Host Mounts Fail with Permission Denied

Symptom

A sandbox can see a host-mounted directory, but writing to it fails with Permission denied:

/bin/bash: line 1: /mnt/rw/1.txt: Permission denied

This often appears after creating a sandbox with a writable host mount:

import json
from cubesandbox import Sandbox

mounts = json.dumps([
    {
        "hostPath": "/tmp/rw",
        "mountPath": "/mnt/rw",
        "readOnly": False,
    },
])

with Sandbox.create(metadata={"host-mount": mounts}) as sandbox:
    sandbox.commands.run("echo hello > /mnt/rw/1.txt")

Environment

• Cube Sandbox version: v0.4.0 or later
• Deployment mode: one-click, bare-metal, or multi-node deployment
• Host OS / kernel: Linux host running Cubelet
• Related components: Cubelet, host mount metadata, sandbox command user

Root Cause

metadata["host-mount"] maps an existing path on the Cubelet host into the sandbox. It does not copy files, create a workspace snapshot, or rewrite ownership.

For a read-write mount, Linux permissions still apply:

• hostPath must already exist on the Cubelet node that runs the sandbox.
• The mounted directory keeps its host-side owner, group, and mode bits.
• Commands inside the sandbox run as the sandbox user by default.
• If the host directory is owned by a different UID/GID, the sandbox user may be able to read the path but not write to it.

For example, if /tmp/rw is owned by host user uid=1002, but the sandbox command runs as uid=1000, a write to /mnt/rw can fail even when readOnly is False.
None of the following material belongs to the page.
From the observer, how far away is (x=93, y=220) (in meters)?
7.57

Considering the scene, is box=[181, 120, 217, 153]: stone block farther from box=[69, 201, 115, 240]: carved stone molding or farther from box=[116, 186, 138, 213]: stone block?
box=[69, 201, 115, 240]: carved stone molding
This is expected Linux mount behavior. The readOnly flag controls whether Cube mounts the path read-only or read-write; it does not grant write permission to users that the host filesystem would reject.

Resolution

First, confirm the host path exists on the Cubelet node:

sudo test -d /tmp/rw
sudo stat -c 'owner=%u:%g mode=%a path=%n' /tmp/rw

Then choose one of the following patterns.

Option 1: Use a read-only mount for source workspaces

For agent workloads that only need to inspect code, mount the workspace read-only:

import json
from cubesandbox import Sandbox

mounts = json.dumps([
    {
        "hostPath": "/srv/workspaces/my-repo",
        "mountPath": "/workspace",
        "readOnly": True,
    },
])

with Sandbox.create(metadata={"host-mount": mounts}) as sandbox:
    result = sandbox.commands.run("ls /workspace")
    print(result.stdout)

This is the safest default for sharing a host repository with a sandbox.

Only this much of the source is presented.